*TEXTE À LIRE:*
L’essor des activités de croisière en Polynésie Française, levier de développement économique et touristique

L’essor des activités de croisière en Polynésie Française, levier de développement économique et touristique

Avec l’arrivée programmée de French Bee et de United Airlines en plus des compagnies opérant déjà, la Polynésie française va connaitre une croissance de l’offre en sièges de 40% en 2019 en année pleine sur l’axe Paris-Californie-Tahiti ; route qui draine 60% de la fréquentation touristique. D’aucuns diront tant mieux, c’est ce qu’il faut pour développer le tourisme. Nous revoilà donc au centre de l’éternel débat de la poule et de l’œuf : pour avoir plus de touristes faut-il d’abord plus de sièges d’avion ou plus de chambres d’hôtels ?

*CONSIGNE:*
Répondez brièvement aux questions suivantes sur le texte ci-dessus.
(a) Quelles compagnies aériennes ont une arrivée programmée en Polynésie française ?
(b) De quel pourcentage l'offre en sièges doit-elle croître en 2019 sur l'axe Paris-Californie-Tahiti ?
(c) Entre quelles deux options hésite le débat de la poule et de l'œuf ?

*MATÉRIEL FOURNI:*
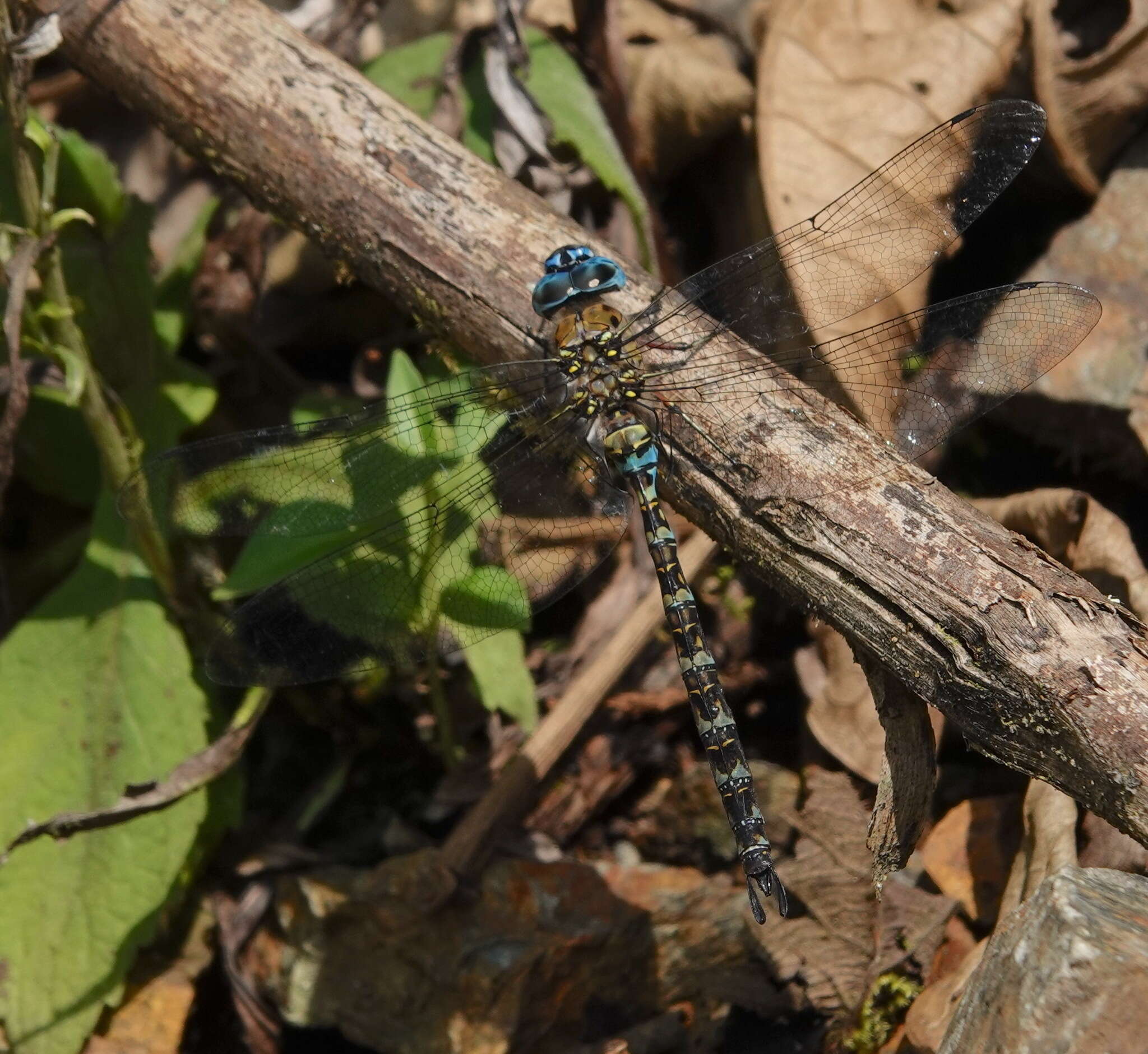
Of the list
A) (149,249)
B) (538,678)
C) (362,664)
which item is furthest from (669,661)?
(149,249)

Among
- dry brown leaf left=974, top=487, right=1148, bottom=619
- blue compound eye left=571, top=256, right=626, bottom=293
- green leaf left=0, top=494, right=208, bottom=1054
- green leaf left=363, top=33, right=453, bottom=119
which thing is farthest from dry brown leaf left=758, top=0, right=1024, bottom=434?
green leaf left=0, top=494, right=208, bottom=1054

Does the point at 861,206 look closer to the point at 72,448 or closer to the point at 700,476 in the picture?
the point at 700,476

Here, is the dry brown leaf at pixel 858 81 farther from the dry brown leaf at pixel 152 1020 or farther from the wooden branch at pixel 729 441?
the dry brown leaf at pixel 152 1020

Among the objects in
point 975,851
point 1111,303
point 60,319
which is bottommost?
point 975,851

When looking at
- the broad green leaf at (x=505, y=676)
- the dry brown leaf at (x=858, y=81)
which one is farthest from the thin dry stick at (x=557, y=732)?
the dry brown leaf at (x=858, y=81)

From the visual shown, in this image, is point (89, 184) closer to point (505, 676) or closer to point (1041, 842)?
point (505, 676)

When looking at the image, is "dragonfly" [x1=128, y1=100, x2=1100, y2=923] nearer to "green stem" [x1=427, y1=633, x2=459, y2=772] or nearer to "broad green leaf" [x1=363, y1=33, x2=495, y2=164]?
"green stem" [x1=427, y1=633, x2=459, y2=772]

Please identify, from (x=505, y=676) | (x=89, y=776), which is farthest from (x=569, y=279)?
(x=89, y=776)
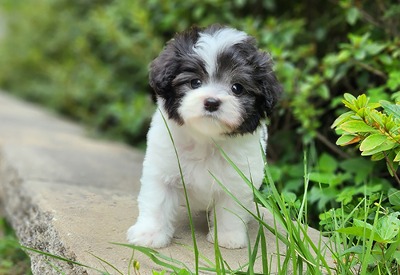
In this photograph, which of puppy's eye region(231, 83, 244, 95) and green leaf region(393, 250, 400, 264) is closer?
green leaf region(393, 250, 400, 264)

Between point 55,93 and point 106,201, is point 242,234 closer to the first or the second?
point 106,201

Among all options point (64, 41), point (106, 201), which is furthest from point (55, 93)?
point (106, 201)

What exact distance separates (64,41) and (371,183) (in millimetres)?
7891

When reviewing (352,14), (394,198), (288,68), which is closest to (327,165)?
(288,68)

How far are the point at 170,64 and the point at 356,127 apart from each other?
40.1 inches

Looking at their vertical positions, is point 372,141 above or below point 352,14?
below

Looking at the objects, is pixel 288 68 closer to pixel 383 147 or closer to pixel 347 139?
pixel 347 139

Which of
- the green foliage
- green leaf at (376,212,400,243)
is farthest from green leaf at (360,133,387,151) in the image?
green leaf at (376,212,400,243)

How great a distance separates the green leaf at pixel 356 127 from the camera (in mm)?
2914

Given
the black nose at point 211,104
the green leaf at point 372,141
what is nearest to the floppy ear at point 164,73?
the black nose at point 211,104

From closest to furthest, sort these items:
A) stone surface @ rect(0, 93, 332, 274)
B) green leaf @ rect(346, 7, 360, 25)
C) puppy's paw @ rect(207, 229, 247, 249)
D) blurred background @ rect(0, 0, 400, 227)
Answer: stone surface @ rect(0, 93, 332, 274)
puppy's paw @ rect(207, 229, 247, 249)
blurred background @ rect(0, 0, 400, 227)
green leaf @ rect(346, 7, 360, 25)

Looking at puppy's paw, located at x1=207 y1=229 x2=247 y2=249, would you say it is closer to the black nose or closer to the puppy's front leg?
the puppy's front leg

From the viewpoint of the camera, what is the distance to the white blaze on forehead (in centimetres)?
292

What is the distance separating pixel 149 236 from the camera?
3109 mm
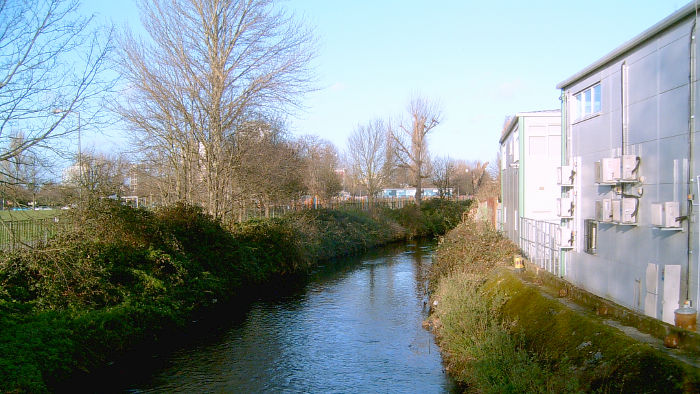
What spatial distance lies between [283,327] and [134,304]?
360 cm

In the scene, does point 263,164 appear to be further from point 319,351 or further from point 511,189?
point 319,351

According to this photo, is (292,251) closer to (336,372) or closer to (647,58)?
(336,372)

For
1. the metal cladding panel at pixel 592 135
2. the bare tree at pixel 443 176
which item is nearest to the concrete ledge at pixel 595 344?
the metal cladding panel at pixel 592 135

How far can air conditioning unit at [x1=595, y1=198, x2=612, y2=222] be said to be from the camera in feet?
31.6

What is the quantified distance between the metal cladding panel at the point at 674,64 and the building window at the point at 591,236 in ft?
12.2

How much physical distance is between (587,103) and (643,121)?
306cm

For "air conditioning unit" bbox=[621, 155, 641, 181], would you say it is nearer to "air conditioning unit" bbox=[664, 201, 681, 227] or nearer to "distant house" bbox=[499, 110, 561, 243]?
"air conditioning unit" bbox=[664, 201, 681, 227]

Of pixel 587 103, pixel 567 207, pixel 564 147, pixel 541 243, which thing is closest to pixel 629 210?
pixel 567 207

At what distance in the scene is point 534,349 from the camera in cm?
775

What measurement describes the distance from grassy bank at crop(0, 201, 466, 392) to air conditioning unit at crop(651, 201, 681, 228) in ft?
29.8

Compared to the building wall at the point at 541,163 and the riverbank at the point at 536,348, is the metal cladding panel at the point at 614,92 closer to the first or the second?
the riverbank at the point at 536,348

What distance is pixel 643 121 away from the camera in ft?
28.8

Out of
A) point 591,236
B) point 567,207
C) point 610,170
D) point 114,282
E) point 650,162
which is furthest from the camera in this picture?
point 114,282

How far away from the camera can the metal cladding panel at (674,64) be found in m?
7.48
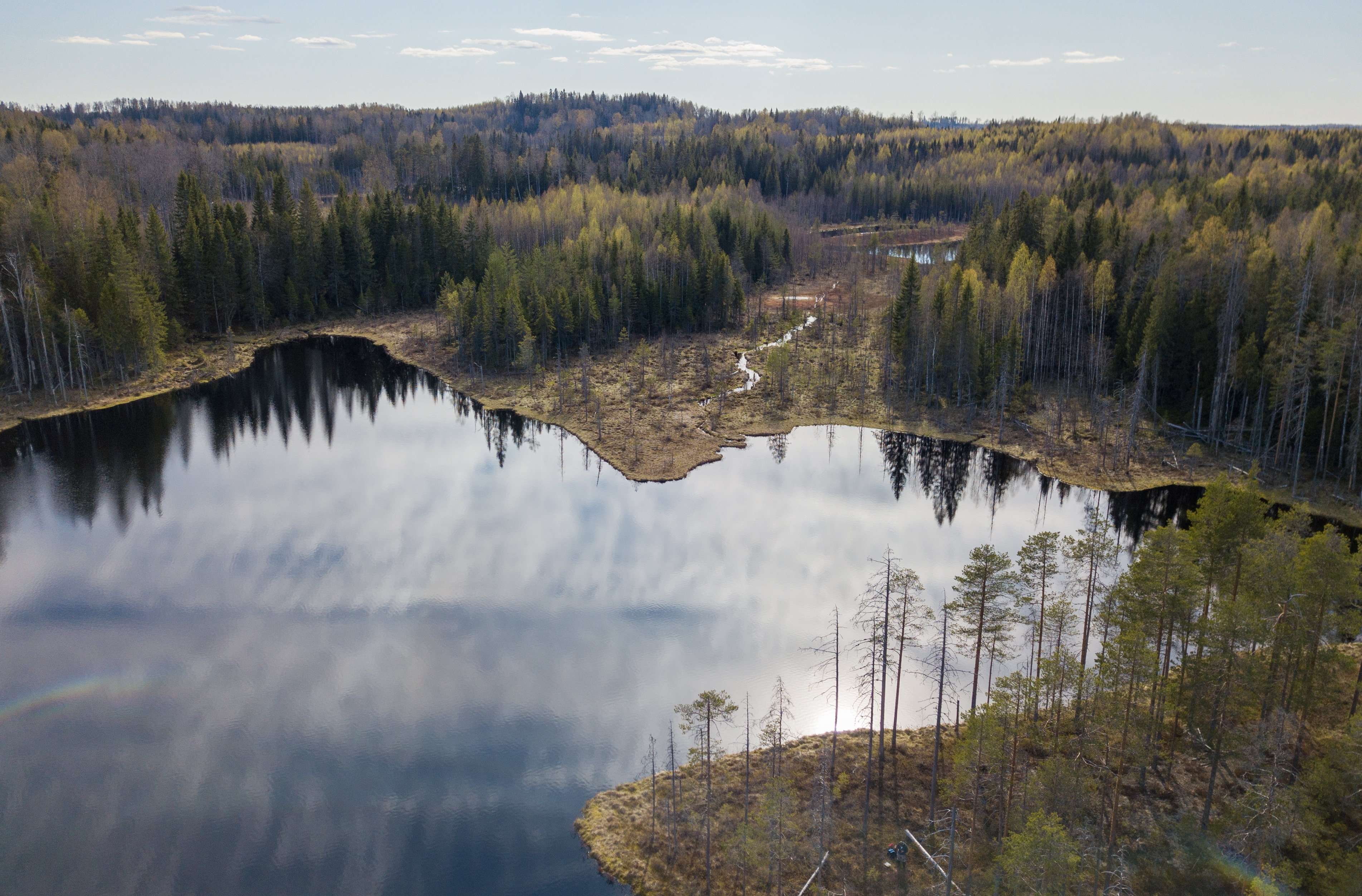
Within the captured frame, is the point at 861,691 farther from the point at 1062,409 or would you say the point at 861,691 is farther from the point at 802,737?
the point at 1062,409

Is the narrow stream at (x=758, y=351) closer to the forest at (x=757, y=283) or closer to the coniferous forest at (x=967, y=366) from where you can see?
the coniferous forest at (x=967, y=366)

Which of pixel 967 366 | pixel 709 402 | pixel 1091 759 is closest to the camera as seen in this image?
pixel 1091 759

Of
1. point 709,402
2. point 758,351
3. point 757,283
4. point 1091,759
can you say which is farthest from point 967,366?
point 1091,759

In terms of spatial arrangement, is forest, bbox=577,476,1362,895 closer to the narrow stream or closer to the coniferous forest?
the coniferous forest

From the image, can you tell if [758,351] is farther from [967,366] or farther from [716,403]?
[967,366]

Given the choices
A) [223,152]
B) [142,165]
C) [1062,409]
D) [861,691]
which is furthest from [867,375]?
[223,152]

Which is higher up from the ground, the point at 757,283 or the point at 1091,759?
the point at 757,283
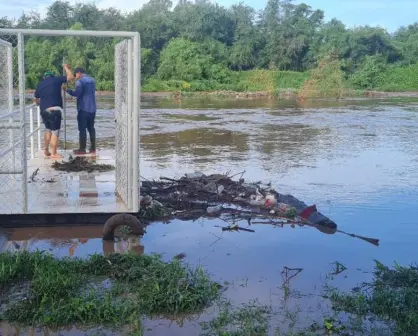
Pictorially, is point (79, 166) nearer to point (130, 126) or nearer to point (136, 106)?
point (130, 126)

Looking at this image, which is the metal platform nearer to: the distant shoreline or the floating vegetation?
the floating vegetation

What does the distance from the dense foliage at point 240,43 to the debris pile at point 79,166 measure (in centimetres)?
4301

*RÉPONSE:*
(a) French Bee et United Airlines.
(b) De 40 % en année pleine.
(c) Avoir d'abord plus de sièges d'avion ou d'abord plus de chambres d'hôtels pour attirer plus de touristes.